Il vescovo locale è chiamato ad avviare “processi” con cadenza triennale o almeno quinquennale coinvolgendo tutti gli organismi diocesani di partecipazione. Dovrà convocare il Consiglio presbiteriale e il Consiglio pastorale (ciascun membro consegnerà in busta chiusa al vescovo i nomi dei presbiteri giudicati adatti all’episcopato e le relative motivazioni nonché un parere circa il profilo del futuro vescovo) e laddove le circostanze lo consentono, dovrà convocare nell’ordine anche:

“il Capitolo cattedrale”;

“il Consiglio diocesano per gli affari economici”;

“la Consulta dei Laici”;

“le Unioni dei Consacrati e delle Consacrate”;

“Gruppi diocesani che rappresentano istituzionalmente giovani e poveri”, che poi sono spesso formati da anziani e ricchi.

Quando la Chiesa locale diviene vacante o quando la Santa Sede autorizza l’avvio delle procedure per la successione del Vescovo, andrà costituito il Comitato per la provvista della Chiesa locale, “composto da due Presbiteri diocesani eletti dal Consiglio Presbiterale, due Consacrate/Consacrati e due Laiche/Laici eletti dal Consiglio Pastorale Diocesano, ai quali si aggiunge, se c’è, l’Amministratore Diocesano o l’Amministratore Apostolico” con il nunzio che dovrà interagire sia con questo Comitato che con i Vescovi del territorio per attivare “non tanto un processo lineare … quanto un processo circolare”. In effetti di lineare nella Chiesa attuale è rimasto ben poco; tanto vale ammetterlo e affidarsi alla circolarità.
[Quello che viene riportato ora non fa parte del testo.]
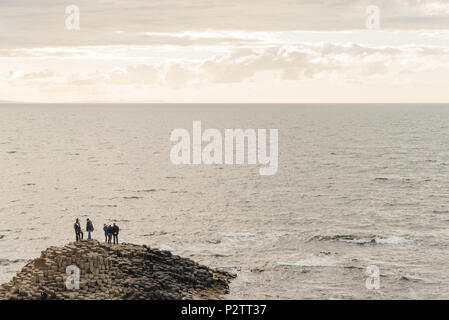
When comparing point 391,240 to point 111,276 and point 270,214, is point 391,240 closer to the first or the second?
point 270,214

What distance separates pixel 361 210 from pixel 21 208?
4583 cm

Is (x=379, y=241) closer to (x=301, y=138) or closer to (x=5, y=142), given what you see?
(x=301, y=138)

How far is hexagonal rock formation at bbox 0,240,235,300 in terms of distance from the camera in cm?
3822

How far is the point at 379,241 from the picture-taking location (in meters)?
57.6

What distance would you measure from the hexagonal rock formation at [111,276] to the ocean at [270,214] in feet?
13.0

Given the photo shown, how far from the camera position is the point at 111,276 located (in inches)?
1580

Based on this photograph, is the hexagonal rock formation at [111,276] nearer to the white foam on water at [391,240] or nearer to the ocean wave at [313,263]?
the ocean wave at [313,263]

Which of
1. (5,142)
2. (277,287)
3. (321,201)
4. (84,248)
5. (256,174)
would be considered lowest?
(277,287)

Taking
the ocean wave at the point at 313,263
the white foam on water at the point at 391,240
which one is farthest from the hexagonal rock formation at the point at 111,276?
the white foam on water at the point at 391,240

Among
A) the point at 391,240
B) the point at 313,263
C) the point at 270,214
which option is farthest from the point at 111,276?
the point at 270,214

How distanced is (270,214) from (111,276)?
32050 mm

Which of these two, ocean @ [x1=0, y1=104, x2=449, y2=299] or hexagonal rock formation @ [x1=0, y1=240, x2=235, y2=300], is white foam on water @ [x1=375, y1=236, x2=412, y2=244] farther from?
hexagonal rock formation @ [x1=0, y1=240, x2=235, y2=300]

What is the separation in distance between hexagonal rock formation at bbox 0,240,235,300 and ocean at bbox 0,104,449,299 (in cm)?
395
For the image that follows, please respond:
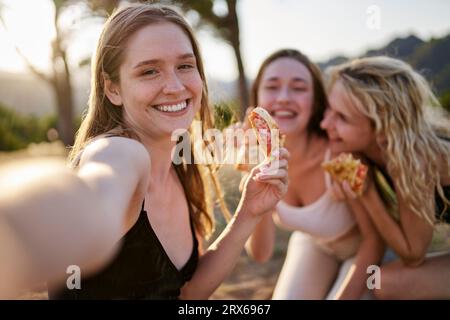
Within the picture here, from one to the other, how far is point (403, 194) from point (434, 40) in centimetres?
419

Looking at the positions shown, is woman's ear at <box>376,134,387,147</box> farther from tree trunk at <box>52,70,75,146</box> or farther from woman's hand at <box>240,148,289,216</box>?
tree trunk at <box>52,70,75,146</box>

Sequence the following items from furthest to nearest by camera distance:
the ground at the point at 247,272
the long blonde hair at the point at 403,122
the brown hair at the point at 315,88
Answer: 1. the brown hair at the point at 315,88
2. the ground at the point at 247,272
3. the long blonde hair at the point at 403,122

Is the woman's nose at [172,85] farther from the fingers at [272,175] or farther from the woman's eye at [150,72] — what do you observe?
the fingers at [272,175]

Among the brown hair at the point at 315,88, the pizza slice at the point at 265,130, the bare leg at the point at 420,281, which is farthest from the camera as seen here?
the brown hair at the point at 315,88

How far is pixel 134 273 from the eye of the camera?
1680 millimetres

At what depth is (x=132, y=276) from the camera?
1.68 m

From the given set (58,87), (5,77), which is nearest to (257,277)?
(58,87)

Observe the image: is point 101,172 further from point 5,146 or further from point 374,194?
point 5,146

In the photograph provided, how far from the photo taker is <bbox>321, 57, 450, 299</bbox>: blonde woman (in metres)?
2.47

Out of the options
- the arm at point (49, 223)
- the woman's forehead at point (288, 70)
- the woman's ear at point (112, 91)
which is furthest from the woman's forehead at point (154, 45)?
the woman's forehead at point (288, 70)

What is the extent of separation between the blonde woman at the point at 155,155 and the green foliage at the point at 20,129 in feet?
34.3

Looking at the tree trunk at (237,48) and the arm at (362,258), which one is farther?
the tree trunk at (237,48)

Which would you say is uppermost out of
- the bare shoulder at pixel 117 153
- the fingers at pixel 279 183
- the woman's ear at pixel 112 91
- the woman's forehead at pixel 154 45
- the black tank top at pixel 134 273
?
the woman's forehead at pixel 154 45

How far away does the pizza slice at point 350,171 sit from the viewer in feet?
8.05
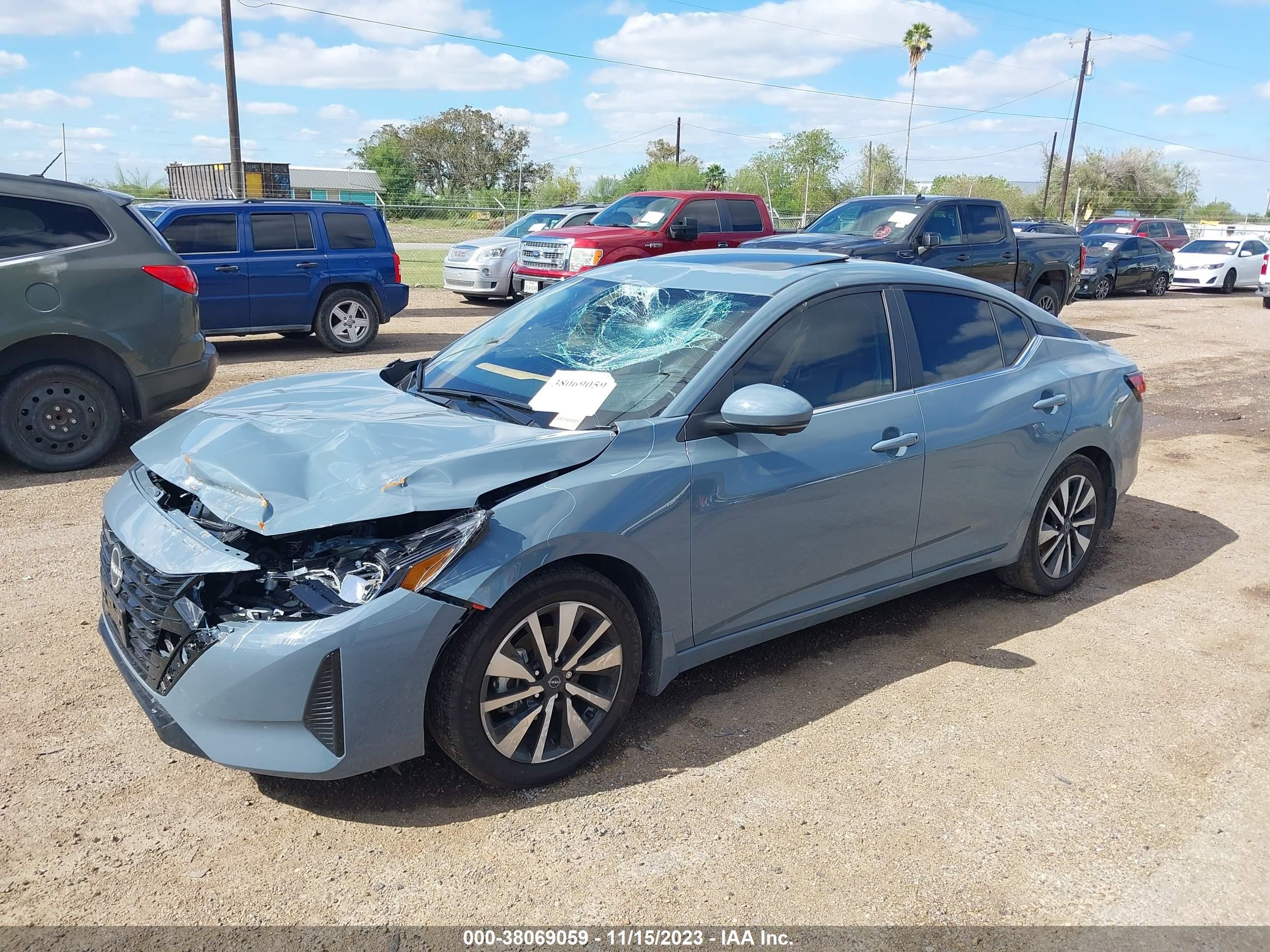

Il nunzio è quindi tenuto a integrare i risultati delle consultazioni compiute in ciascuna diocesi e in ciascuna provincia ecclesiastica con ulteriori consultazioni. E qui emerge la sinodalità in tutto il suo splendore, con la necessità di interpellare non solo chierici ma “una quantità possibilmente equivalente di Consacrate e Consacrati, Laiche e Laici, cercando di scongiurare rischi come il clericalismo, la politicizzazione o la polarizzazione delle posizioni, influenze di tipo familiare, tribale o etnico”.

Non può mancare, allora, la presenza, sempre nell’ordine di:

“un numero adeguato di donne e giovani” (le quote rosa prima di tutto);

“rappresentanti delle Università e Facoltà ecclesiastiche”;

“esponenti delle Aggregazioni ecclesiali”;

“persone cui si riconoscono speciali carismi”;

“poveri ed emarginati” (chissà se sarà necessario esibire il modello 730);

“membri di comunità indigene”

“minoranze etniche/linguistiche”.

Sarà possibile “ascoltare anche persone che rappresentano la società civile e il mondo della cultura, come pure persone che non si professano credenti o che hanno abbandonato la pratica ecclesiale” o attingere informazioni utili da Internet.

Non è dato sapere se sarà possibile ascoltare anche qualche cattolico, ma il riferimento alle minoranze fa ben sperare.

Sono previsti, infine, la somministrazione di “questionari riservati … differenziati per le categorie di persone interpellate” e “colloqui personali riservati con gli informatori”.

Insomma, un “processo circolare” infinito che si avvita su sé stesso, con una tavola rotonda continuamente allargata da cui diventa sempre più difficile vedere il centro, e una selezione che sembra più dettata da esigenze di consenso che pastorali.

A questo punto, anche se bocciato dal recente referendum sui componenti del Csm, mi chiedo se non sia davvero più onesto un bel sorteggione. Non sarà sinodale, non sarà partecipativo, non sarà inclusivo, ma almeno sarebbe chiaro e, paradossalmente, potrebbe perfino lasciare più spazio, per la selezione di un vescovo cattolico, allo Spirito Santo di quanto non faccia questo interminabile meccanismo in cui tutti parlano, tutti partecipano, e nessuno sembra più responsabile.